Each vehicle is identified by fleet (auto, carpool, truck, or bus) and by type.  Up to sixteen different types of vehicles (with different operating and performance characteristics) can be specified, thus defining the four vehicle fleets.  Furthermore, a "driver behavioral characteristic" is assigned to each vehicle.  Each vehicle is assigned one of ten different “driver types” that increase in aggressiveness from 1 to 10.  Its kinematic properties (speed and acceleration) as well as its status (queued or moving) are determined.  Turn movements are assigned stochastically, as are desired free-flow speeds, queue discharge headways, and other behavioral attributes.  As a result, each vehicle's position and behavior can be simulated in a manner reflecting real-world processes.

Vehicles are allocated to the network via an imaginary link called an entry link.  The vehicle characteristics (such as type of vehicle, driver type, desired lane, and desired speed) are stochastically assigned.  The vehicle will enter the network at user assigned volumes at intervals stochastically determined by the user’s preferred method of emission.

In general, a vehicle that is not influenced by other vehicles or network objects will attempt to increase its acceleration to the maximum possible value in an effort to attain a desired free-flow speed.  When the desired free-flow speed has been attained no more acceleration is allowed.  Each of the ten driver types will have a desired free-flow speed on a particular link that is equal to the facility free-flow speed adjusted by a multiplier unique to the driver type.  The free-flow speed of the facility is defined as the speed in free flowing conditions such as a low volume condition.

The car-following logic assumes that a follower vehicle will maintain a desired headway between itself and its leader.  The distance between the vehicle and its leader will depend on the speed the vehicle is traveling.  For example, if a vehicle is traveling at a speed of 27.4  meters per second (m/s) (90 feet per second (ft/s)), and has a desired headway of one second, it will try to maintain a distance of 27.4 m (90 ft) from its leader.  Each of the ten driver types has a unique, desired headway.  If the current distance is not sufficient to maintain the desired headway, the vehicle will decelerate in an effort to attain the desired headway.  If the distance is larger than the desired headway the vehicle will attempt to accelerate to achieve the desired headway unless it is at its desired free-flow speed.

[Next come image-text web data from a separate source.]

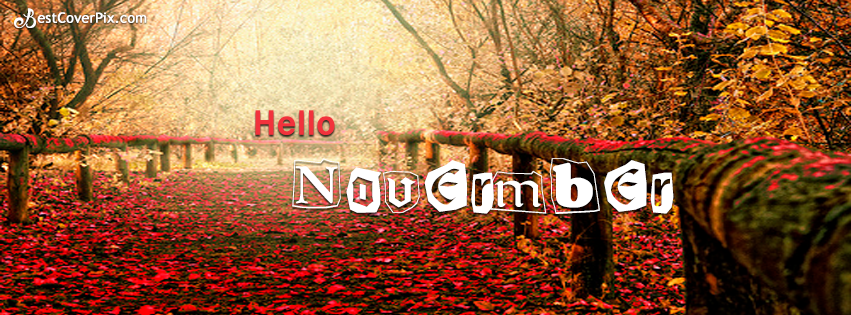November Wallpapers (851x315 px, QAI9696)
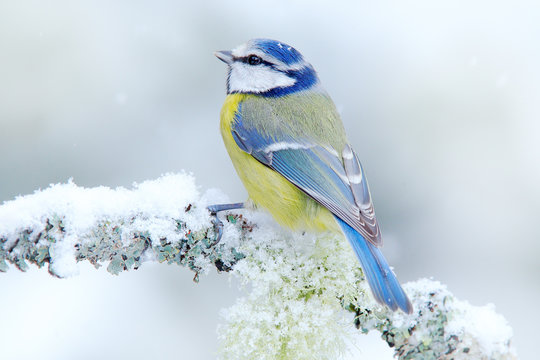 Bird Blue Tit in forest, snowflakes and nice lichen branch. Wildlife scene from nature. Detail portrait of beautiful bird, France, Europe. First snow in nature. Snow winter with cute songbird.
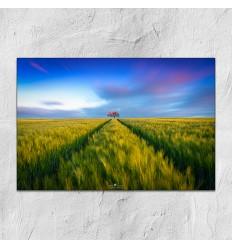 Karim Qubadi - Natur8 30x45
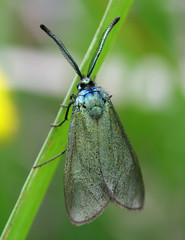 nature cam moth gloucestershire forester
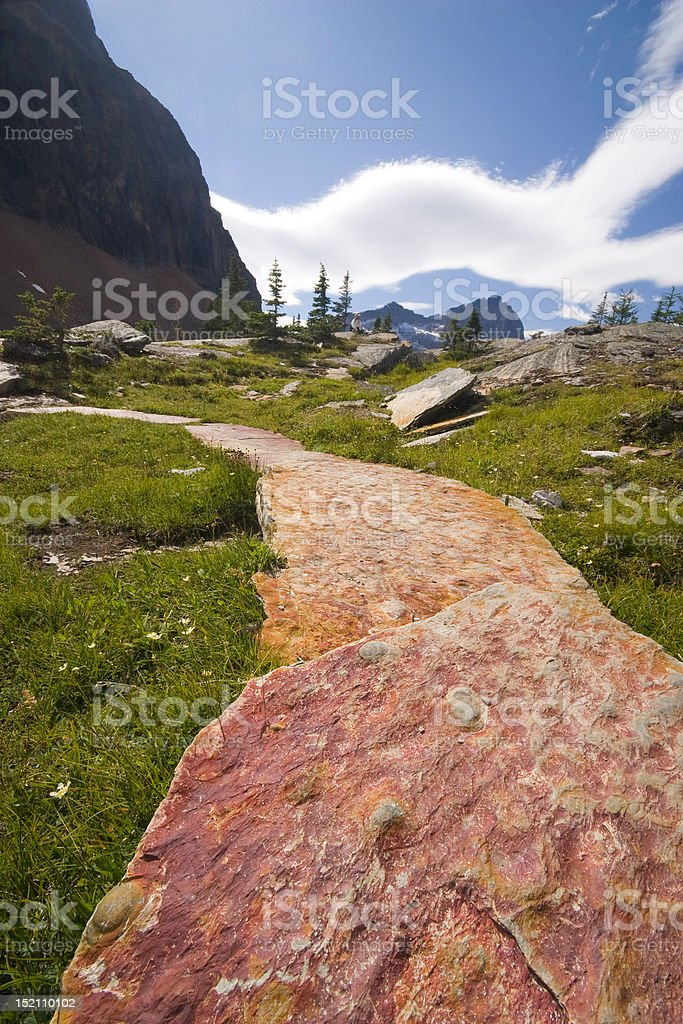 luxury trail in backcountry royalty-free stock photo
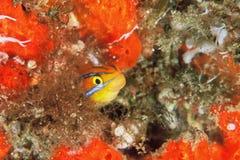 uppnosig fisk Royaltyfria Foton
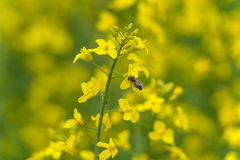 Flor de la abeja y de la rabina Fondo borroso amarillo Macro Imagen de archivo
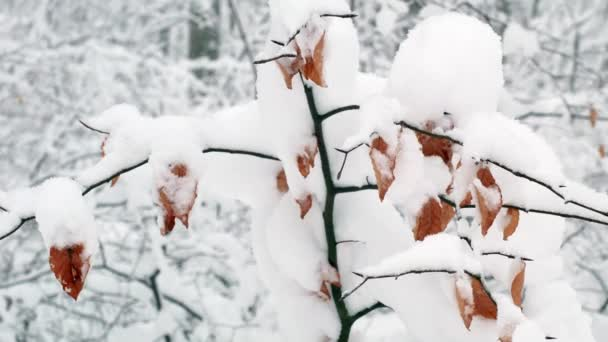 Zimní zasněžené lesní stromy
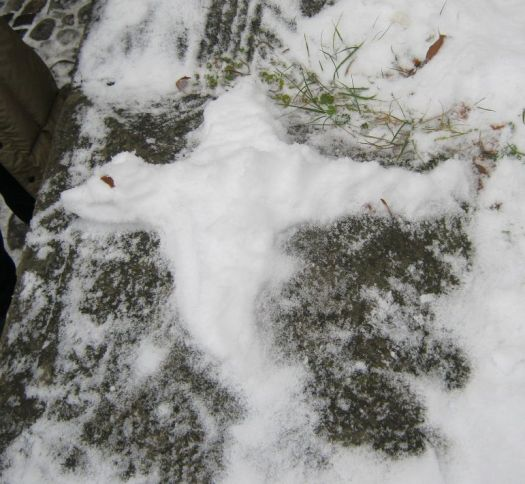 A Dragon of snow in Sighisoara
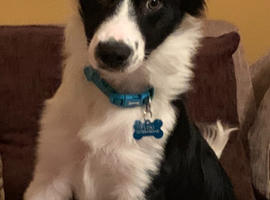 FLOKI , 7month old border collie.  ( male )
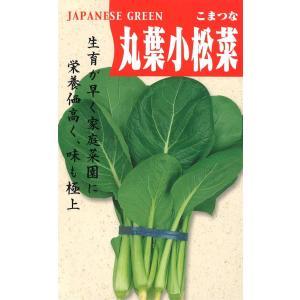 定番野菜種子 こまつな 丸葉小松菜 [春][直売限定][Life with Green]|life-with-green
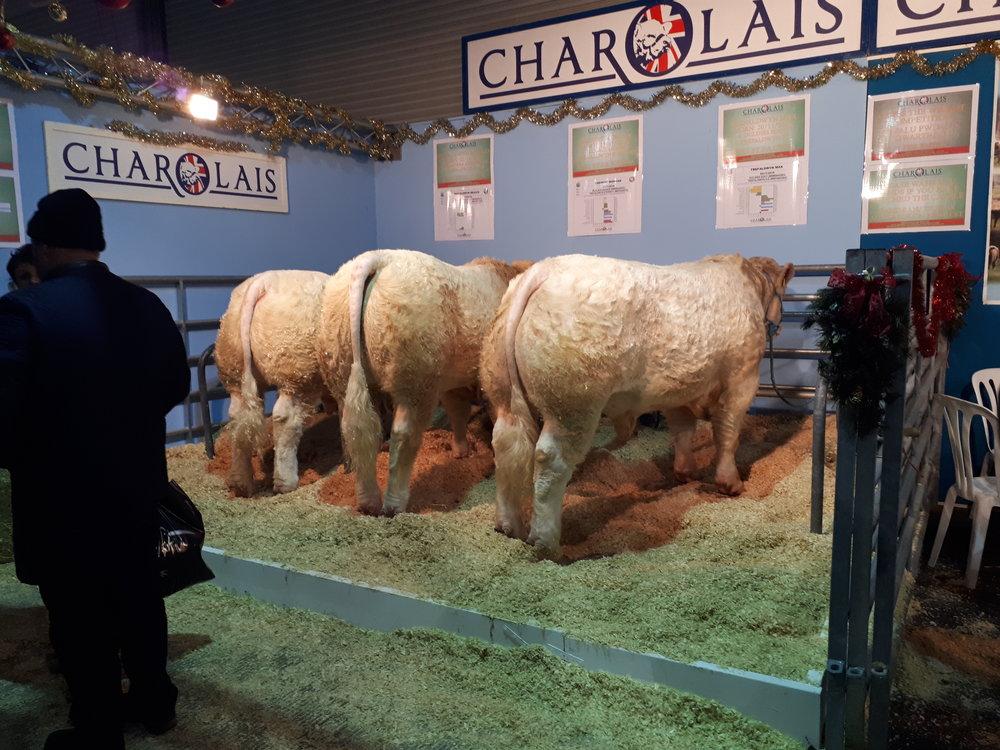 Charolais cattle - WWF.jpg
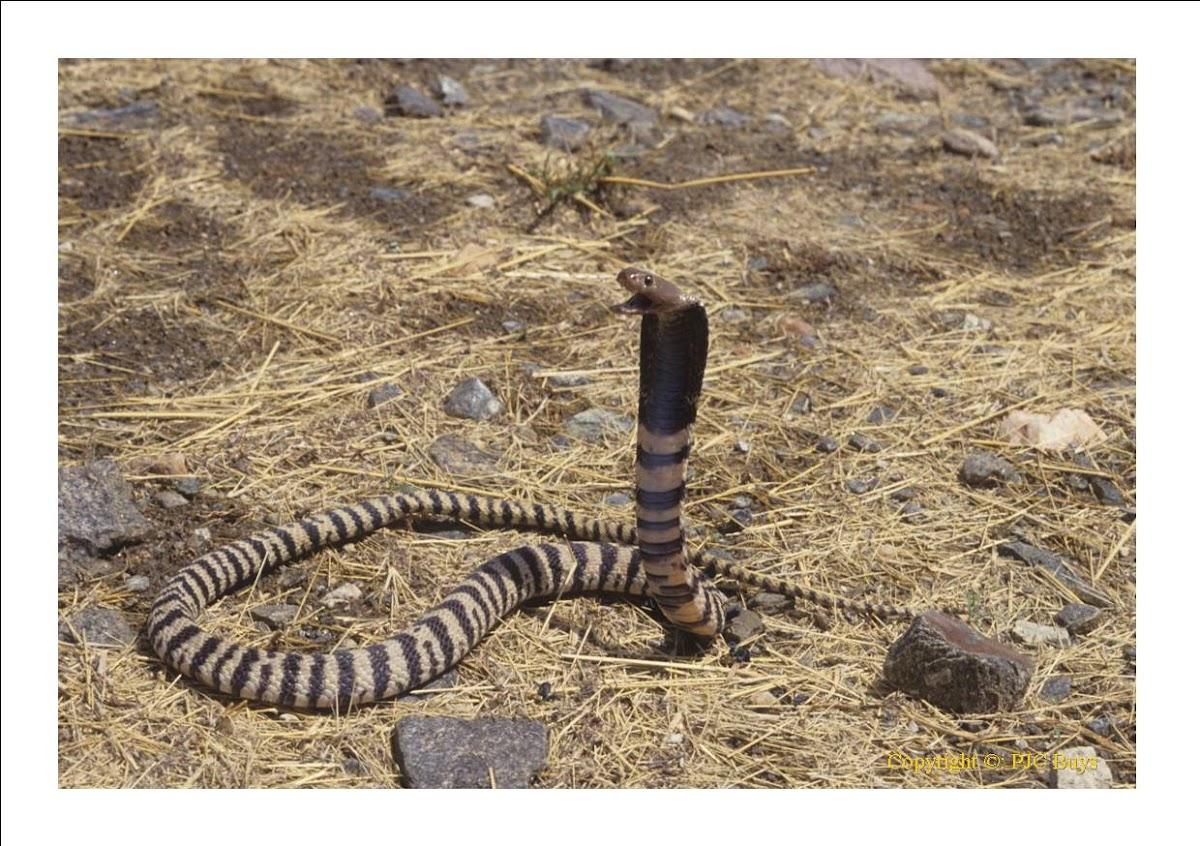Zebra & Snake* Zebra and Snake - Nighttime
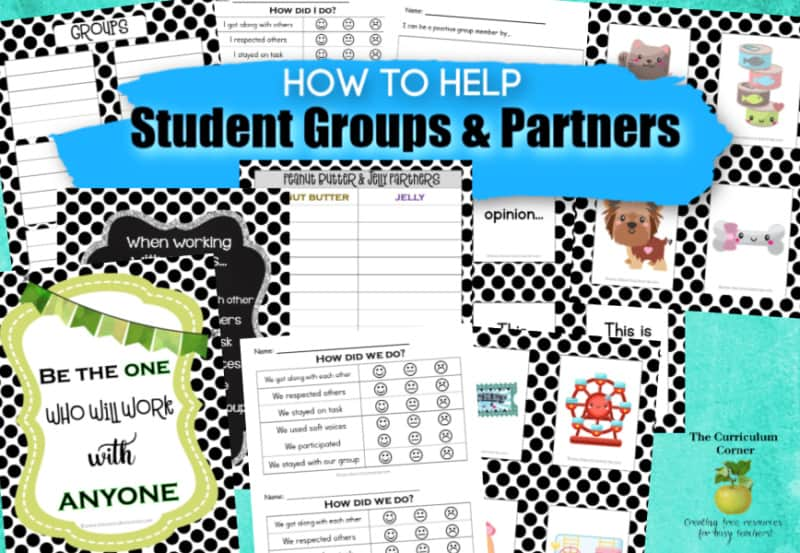 Student groups and partners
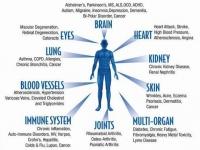Ученые предупреждают: остерегайтесь приема антиоксидантов!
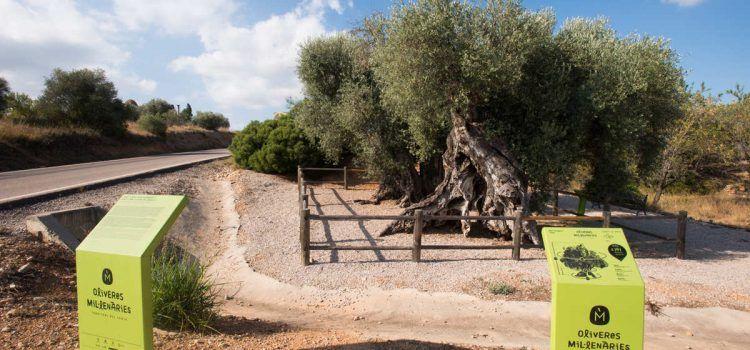 La Diputación favorece la protección y conservación de los 198 arboles monumentales de la provincia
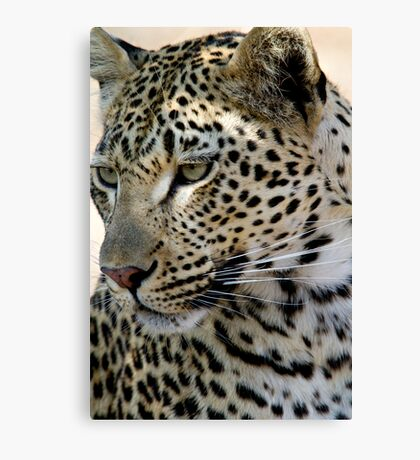 Maxabene 3:3 Young Male Leopard Canvas Print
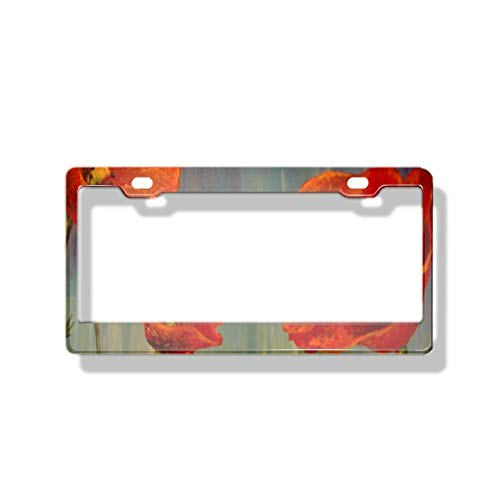 (luckmx Metal License Plate Frame Car Crafted from Durable Long Lasting Chrome Metal to Resist The Elements Oil Painted Poppies)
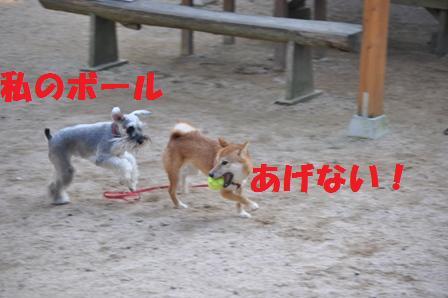 blog8194.jpg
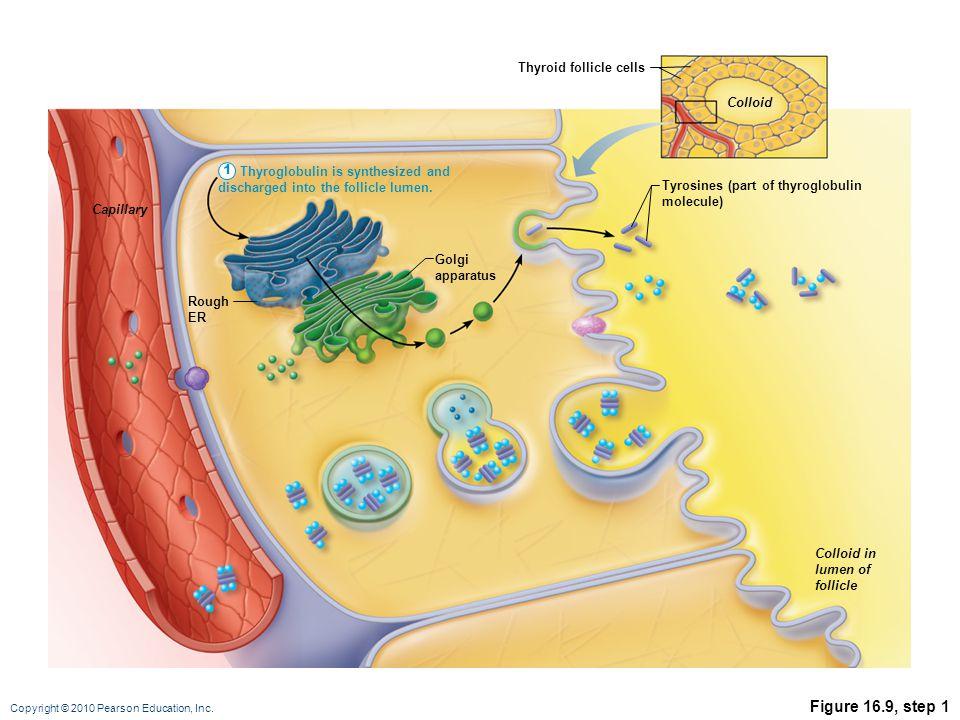 Copyright © 2010 Pearson Education, Inc. Figure 16.9, step 1 Tyrosines (part of thyroglobulin molecule) Rough ER Capillary Colloid Colloid in lumen of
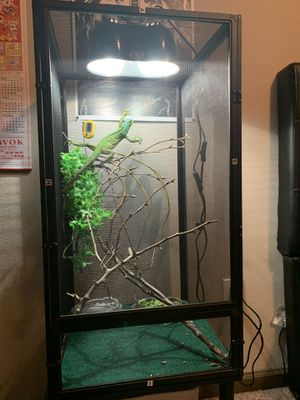 Iguana and cage for sale! for Sale in Brandon, MS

The behavior of a lead vehicle is also dependent on the upcoming network characteristics (e.g., changes in lane configuration, turning movements, control, blockages, etc.).  The vehicle will scan the upcoming network objects and attempt to adjust its speed or lane in order to react to the objects.

A vehicle that must make a lane change due to a lane drop, exit, turn, or blockage will make a “mandatory” lane change.  A mandatory lane change is the most stringent of the types of lane changes.  Vehicles will accept a higher risk (deceleration) as the vehicle approaches the network object requiring the lane change.  A vehicle that is traveling slower than its desired speed may find it advantageous to change lanes to achieve a higher speed.  This type of lane change is referred to as a “discretionary” lane change. 

CORSIM accumulates different types of data every time step (i.e., every second).  These “raw” data, such as travel time and distance traveled, are gathered as the vehicles move and interact with other vehicles and traffic control objects.  At the end of each user specified time interval the accumulated “raw” data is used to report MOEs and produce other MOEs.  For example, the distance traveled is divided by the travel time to produce an average speed.

Vehicle Mix

CORSIM only allows four different fleets (Passenger Car, Truck, Bus, and Carpool) and defaults to nine vehicle types.  By default, only the Passenger Car Fleet is used.  The vehicle mix attributed to Trucks and Carpools must be input by the analyst or they will not be used.  If Trucks and Carpools are requested they will default to the percent of fleet shown in Table 20.  Prior to combining NETSIM and FRESIM to form CORSIM, each subnetwork had its own vehicle type identifiers.  In the table, both the NETSIM (N) and FRESIM (F) identification numbers and the default percentage of fleet for each vehicle type are listed.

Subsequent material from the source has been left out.